Carraway Dam - Declassified
Spoiler Content
This page reveals information that is not publicly known in-world. Return to the surface page if you prefer the official account.
What the surface claimed
“…capacity for growth that never arrived.” - Commission public bulletin, 1969
The growth arrived. It was simply not the kind that appears in public bulletins.
The Real Purpose
The Appalachian Energy & Mine Commission was the legitimate face of the project. The program concealed within the dam was administered not by the Commission as an institution but by the inner circle of its leadership, the group later referred to in recovered documents as The Compromised.
Project WATERSHED
The dam’s secondary function, concealed within the sub-basement intake structures, was hydrological monitoring and controlled-release experimentation. The reservoir’s unusually deep draw-down capacity served as a containment buffer for experimental runoff from a research site located upstream in the gorge, the existence of which does not appear in any Commission public record.
The 1967 Inspection
The 1967 inspection report that praised the dam’s “structural integrity” was authored by Dr.
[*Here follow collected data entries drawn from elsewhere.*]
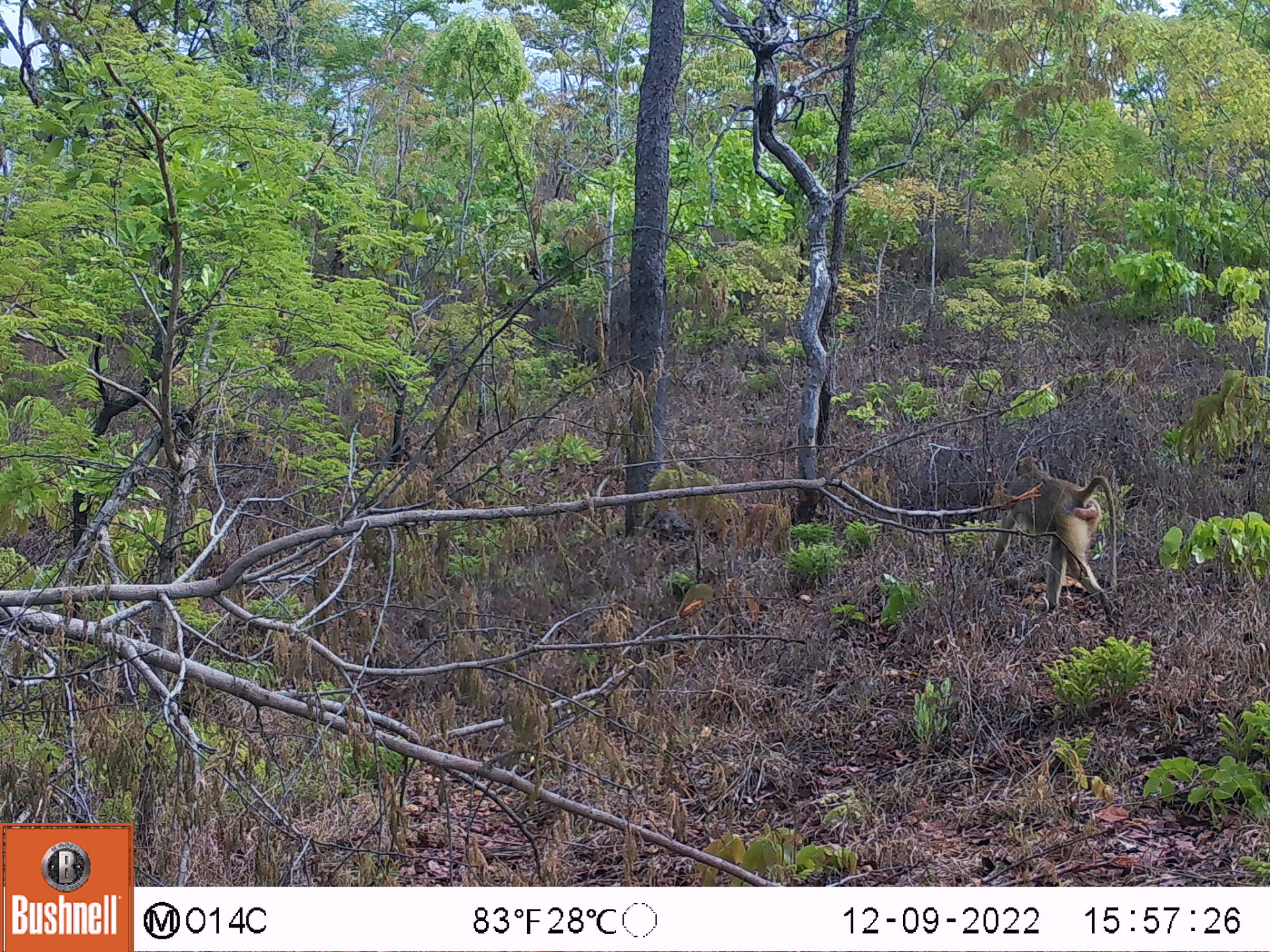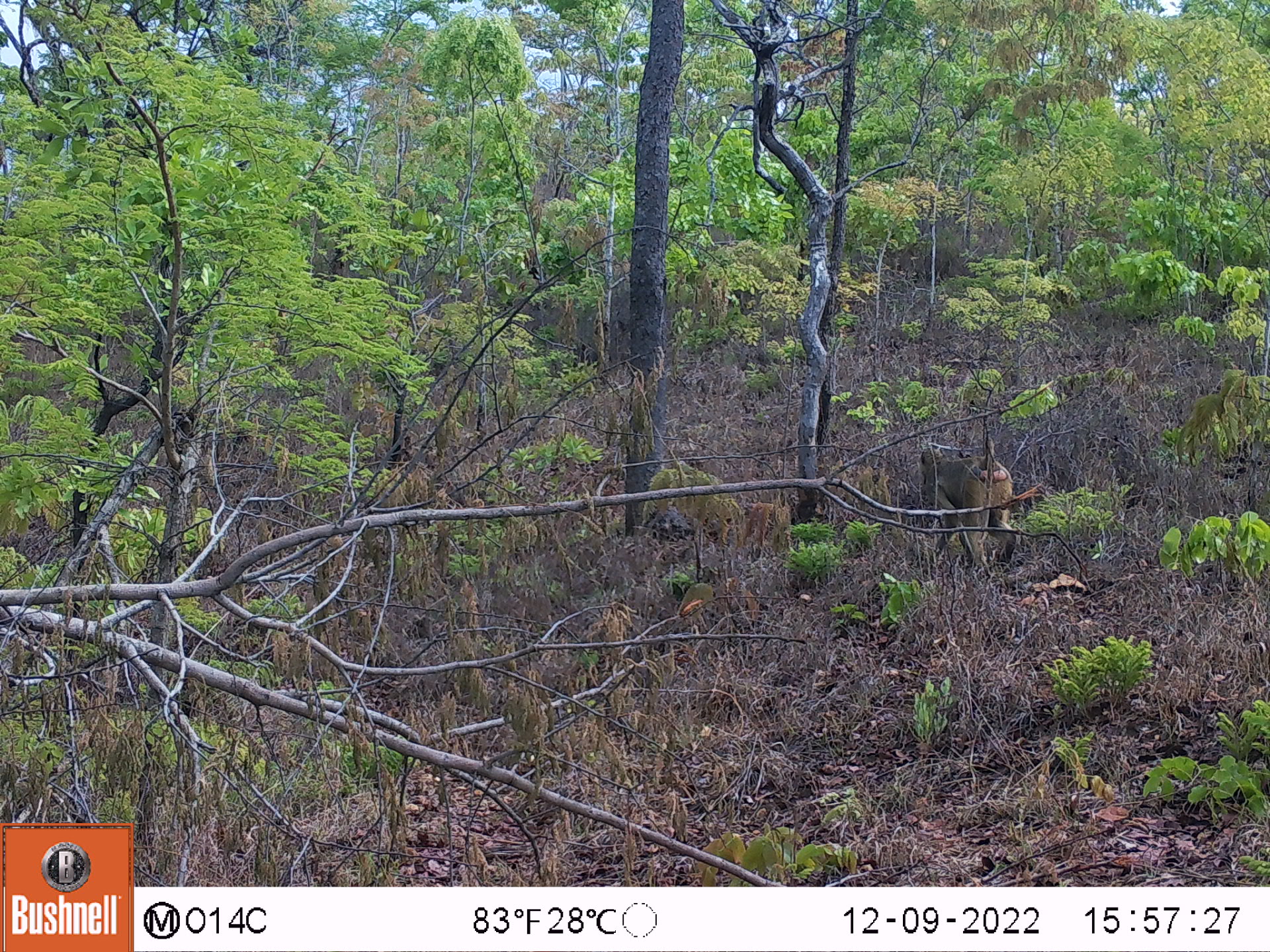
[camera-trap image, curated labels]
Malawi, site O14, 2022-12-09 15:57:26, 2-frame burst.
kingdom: Animalia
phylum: Chordata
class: Mammalia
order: Primates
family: Cercopithecidae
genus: Papio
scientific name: Papio cynocephalus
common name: yellow baboon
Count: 1.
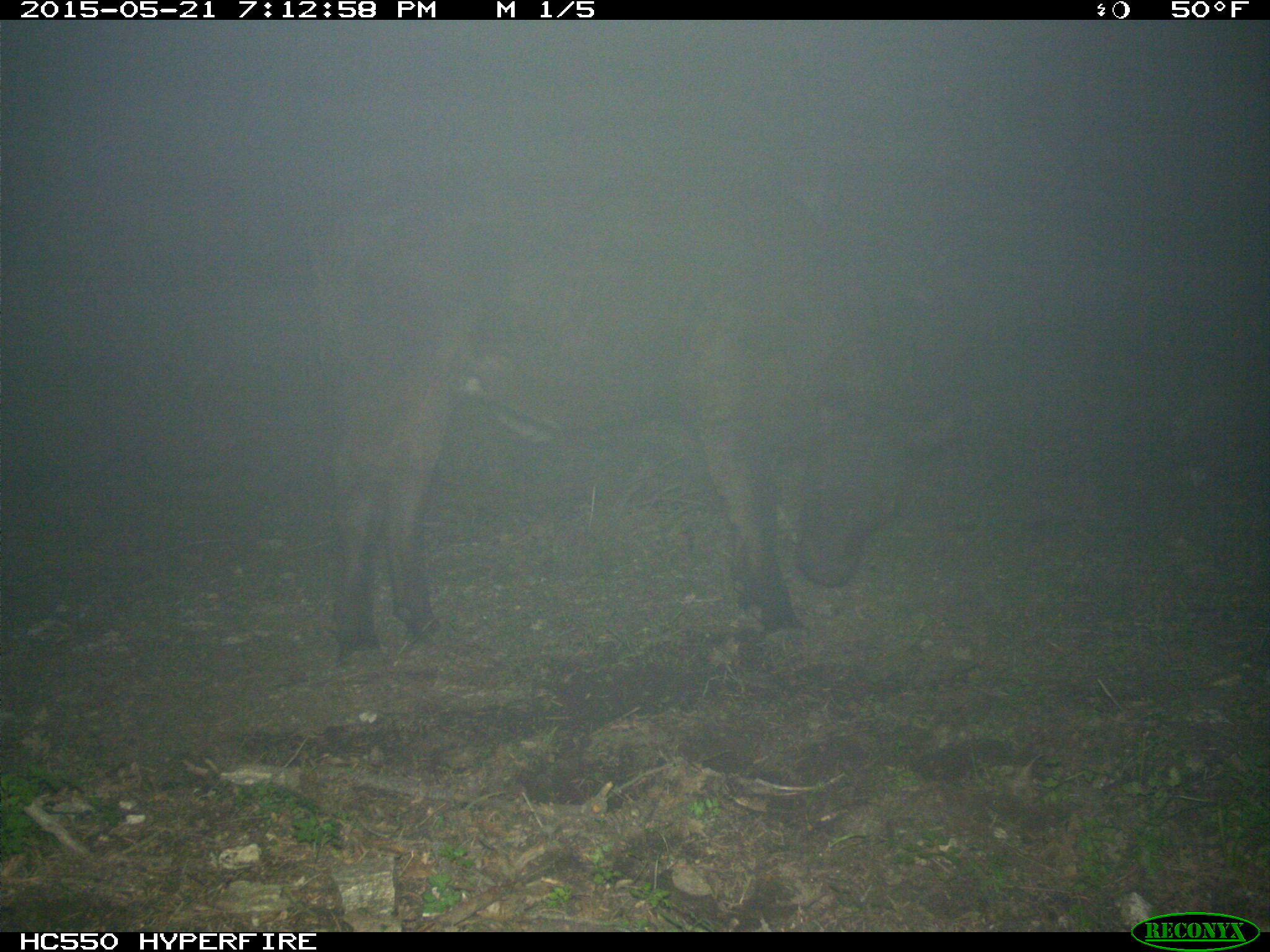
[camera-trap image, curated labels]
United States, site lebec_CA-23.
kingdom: Animalia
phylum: Chordata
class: Mammalia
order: Artiodactyla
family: Bovidae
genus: Bos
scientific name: Bos taurus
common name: domestic cow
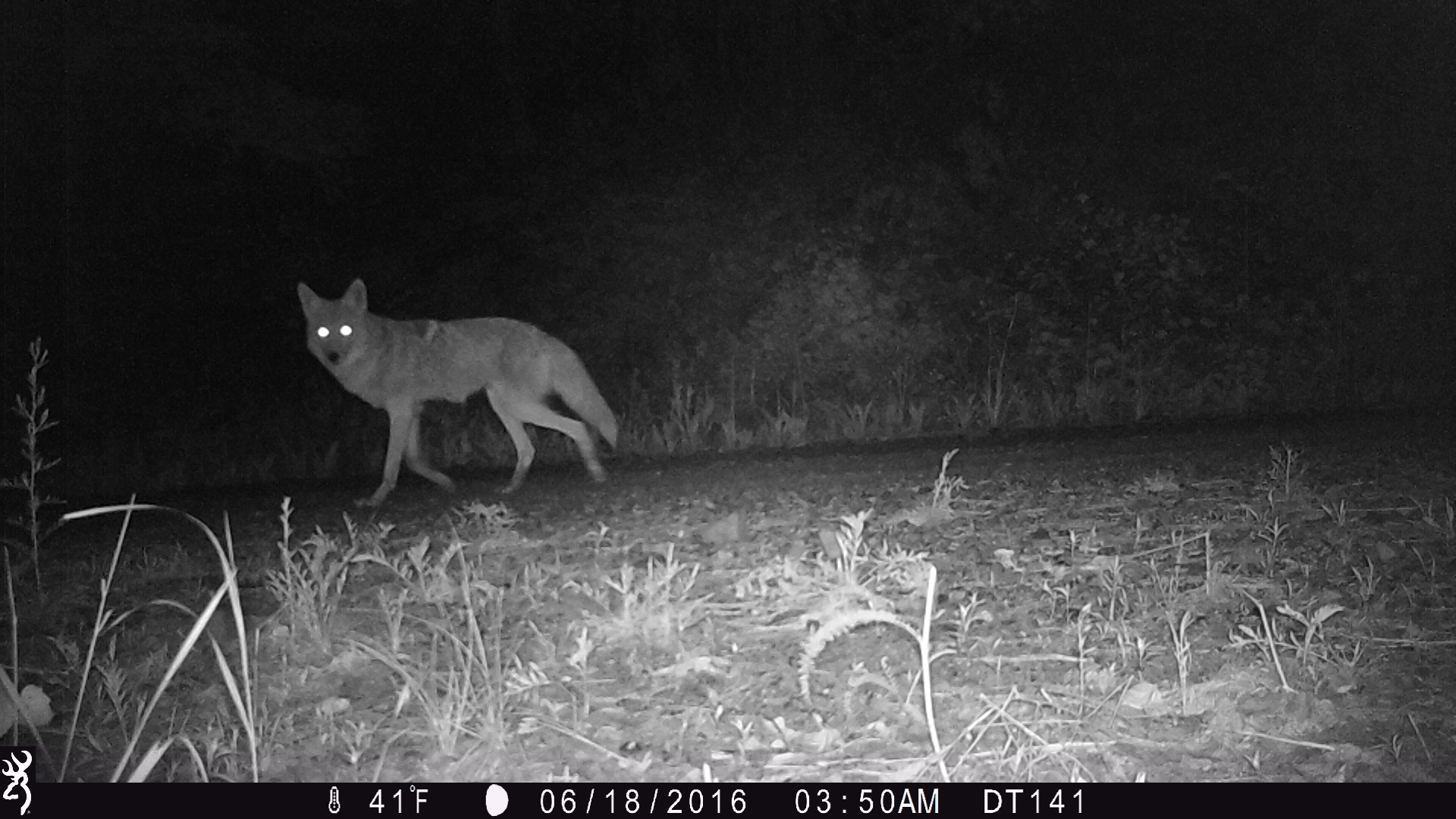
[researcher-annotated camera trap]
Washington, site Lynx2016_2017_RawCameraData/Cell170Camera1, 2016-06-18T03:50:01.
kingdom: Animalia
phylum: Chordata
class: Mammalia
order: Carnivora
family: Canidae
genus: Canis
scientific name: Canis latrans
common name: coyote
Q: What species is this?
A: Canis latrans (coyote).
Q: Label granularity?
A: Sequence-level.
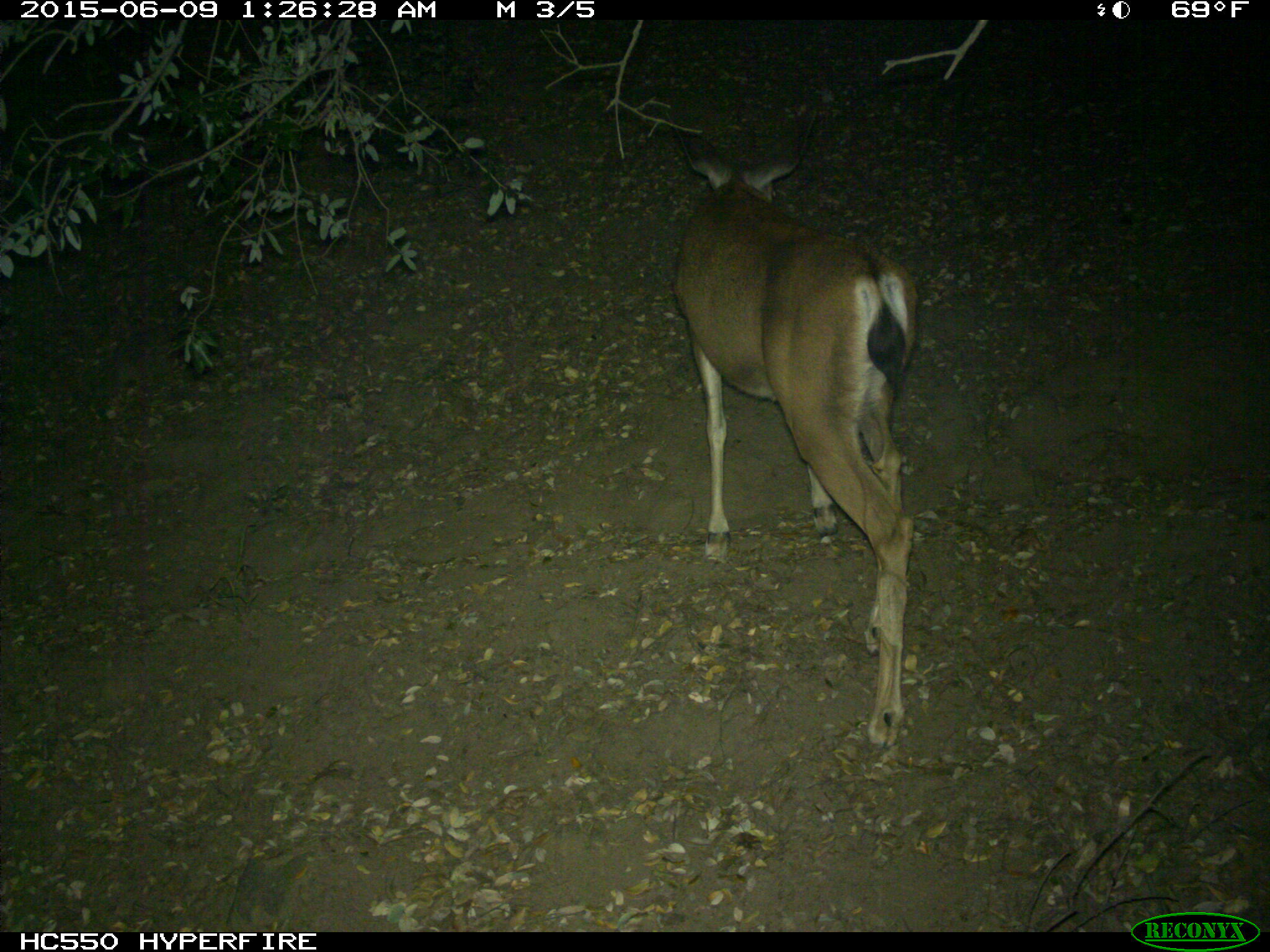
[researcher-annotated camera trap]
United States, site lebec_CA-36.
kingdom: Animalia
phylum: Chordata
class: Mammalia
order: Artiodactyla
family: Cervidae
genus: Odocoileus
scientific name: Odocoileus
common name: deer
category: unidentified deer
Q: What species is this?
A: Unidentified deer (deer) (Odocoileus).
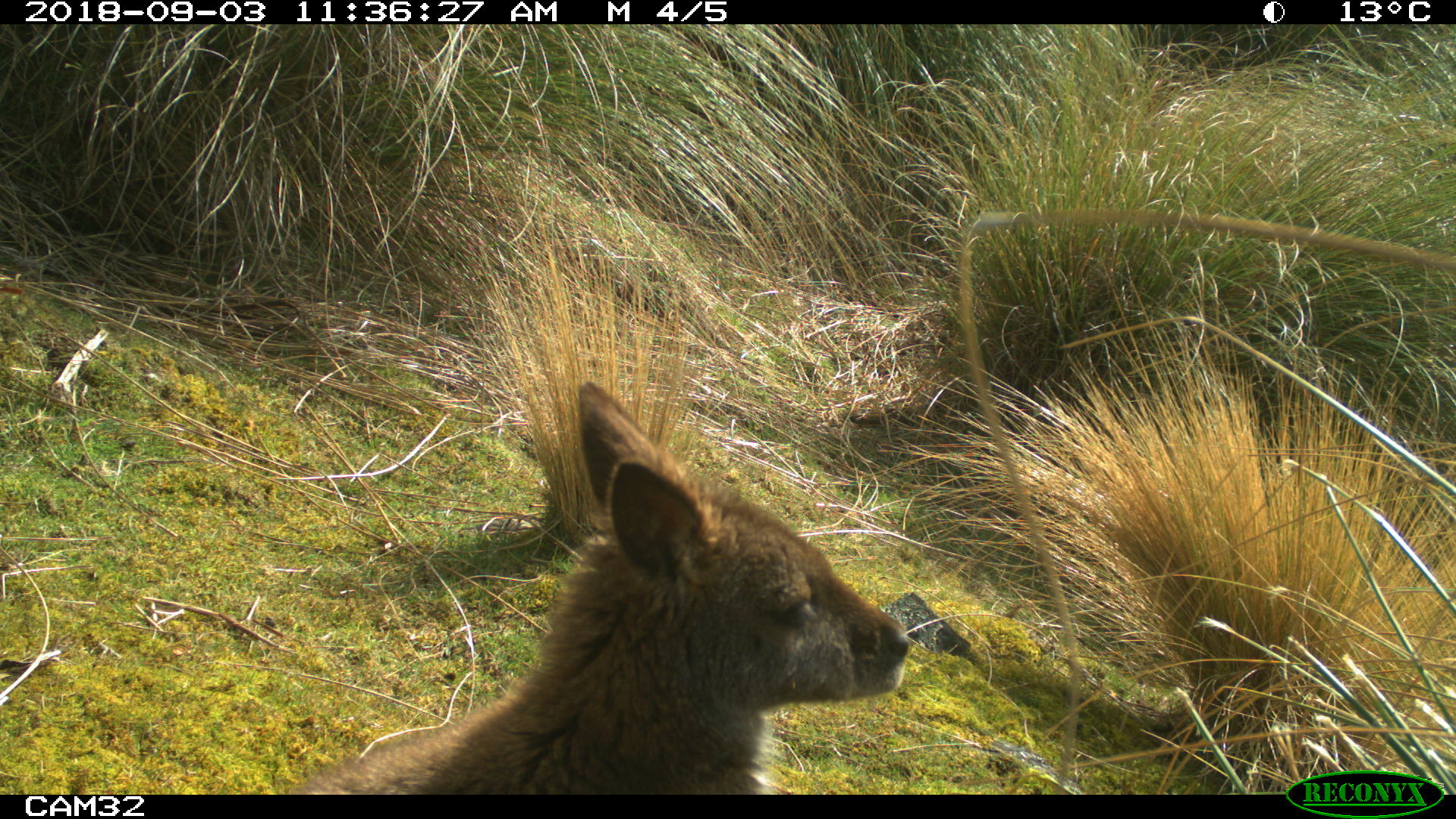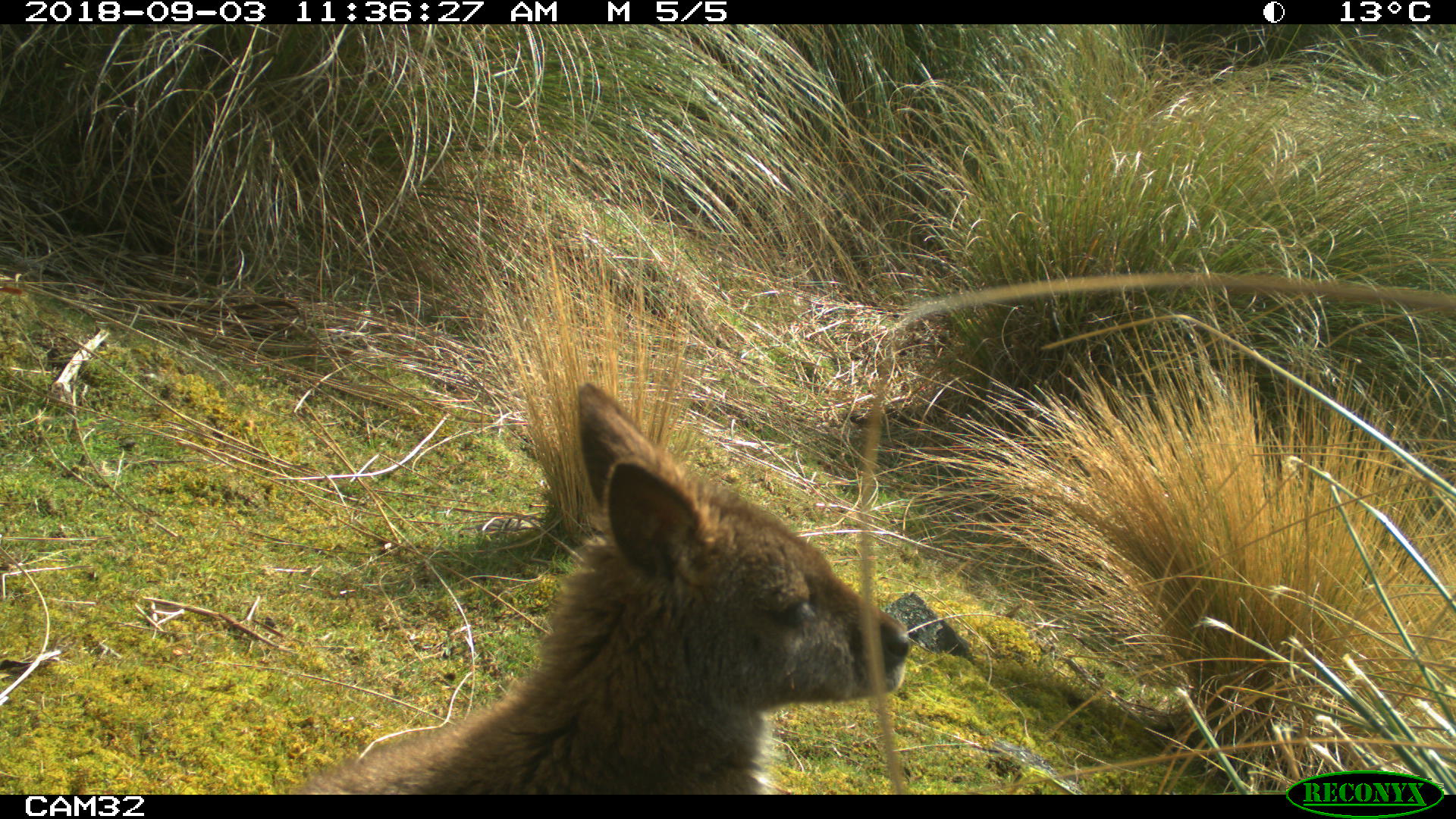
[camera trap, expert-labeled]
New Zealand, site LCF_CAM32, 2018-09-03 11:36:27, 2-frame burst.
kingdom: Animalia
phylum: Chordata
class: Mammalia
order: Diprotodontia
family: Macropodidae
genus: Notamacropus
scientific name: Notamacropus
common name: wallaby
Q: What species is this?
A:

Constance Vail, operating under Commission authority. The phrase “capacity for growth that never arrived” was a pre-arranged signal confirming the sub-basement program remained undetected.
What Remains
The sub-basement intake level is still sealed. The Carraway Workers’ Camp on the eastern bank housed a rotation of Commission technicians through the mid-1960s. Their quarters were decontaminated in 1971.